# 2010 FNX-9 and FNX-40



## redpenguin01 (Apr 16, 2009)

Was surfing around some sites and I came across the new FNX-9 and 40... doesn't look half bad compared the the FNP's..

*FNX-9 and FNX-40*
The new FNX 9 and FNX 40 pistols offer the key features demanded by today's serious handgunner. New ergonomic polymer frames have a low bore axis for flat shooting and less felt recoil resulting in improved control. Deep checkered grip panels are comfortable and designed for no-slip shooting. Four interchangeable backstrap inserts quickly offer a custom fit and feel. The profiled stainless steel slide has cocking serrations front and rear, a 4" hammer-forged stainless barrel delivers long life and pinpoint accuracy. Fully ambidextrous operating controls make the FNX perfect for competition and personal defense for both right and left-handed shooters. Each FNX comes with both a decocker and manual safety making it one of the safest hammer guns on the market. Every part is proudly made in the USA.
□ □ □
*Tasks for this exercise*
1. Retype the FNX pistol thread, starting with "# 2010 FNX-9" and going on through "the the FNP's..".
2. Extend the FNX pistol thread from the point where it stops.
The material after the FNX pistol thread is separate from it.

*Data provided*
□ □ □
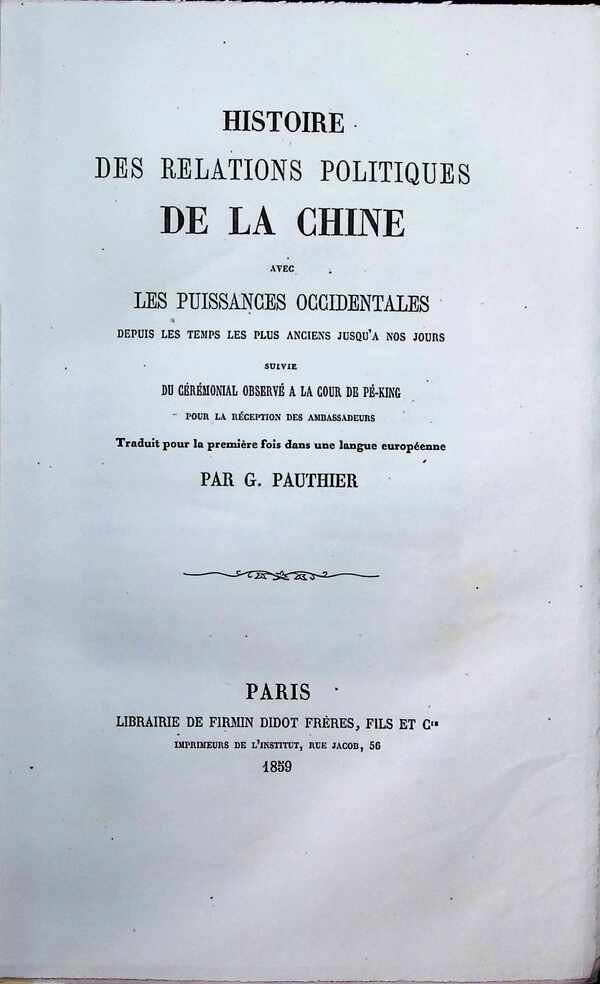 G. Pauthier - Histoire des relations politiques de la Chine avec les puissances occidentales depuis les temps les plus anciens jusqu'a nos jours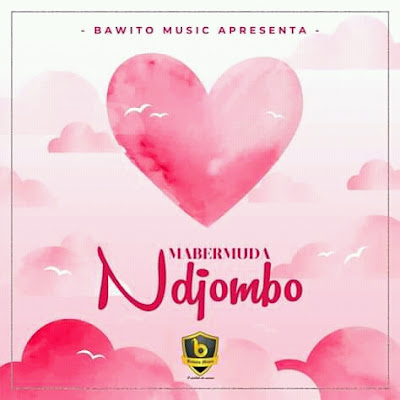 Mabermuda – nDjombo ( 2019 ) [DOWNLOAD MP3]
□ □ □
*Outputs by task*
1.
# 2010 FNX-9 and FNX-40



## redpenguin01 (Apr 16, 2009)

Was surfing around some sites and I came across the new FNX-9 and 40... doesn't look half bad compared the the FNP's..

2.
http://www.rifleshootermag.com/new_products/ST_2010newfnh_112209WO/index.html


----------



## DevilsJohnson (Oct 21, 2007)

Pretty cool. I lok forward to seeing those first hand :mrgreen:


----------



## tomc1426 (Nov 7, 2009)

Anyone know when they are supposed to be in dealers?


----------



## texagun (May 5, 2007)

Why are the rails different than those on the FNP's?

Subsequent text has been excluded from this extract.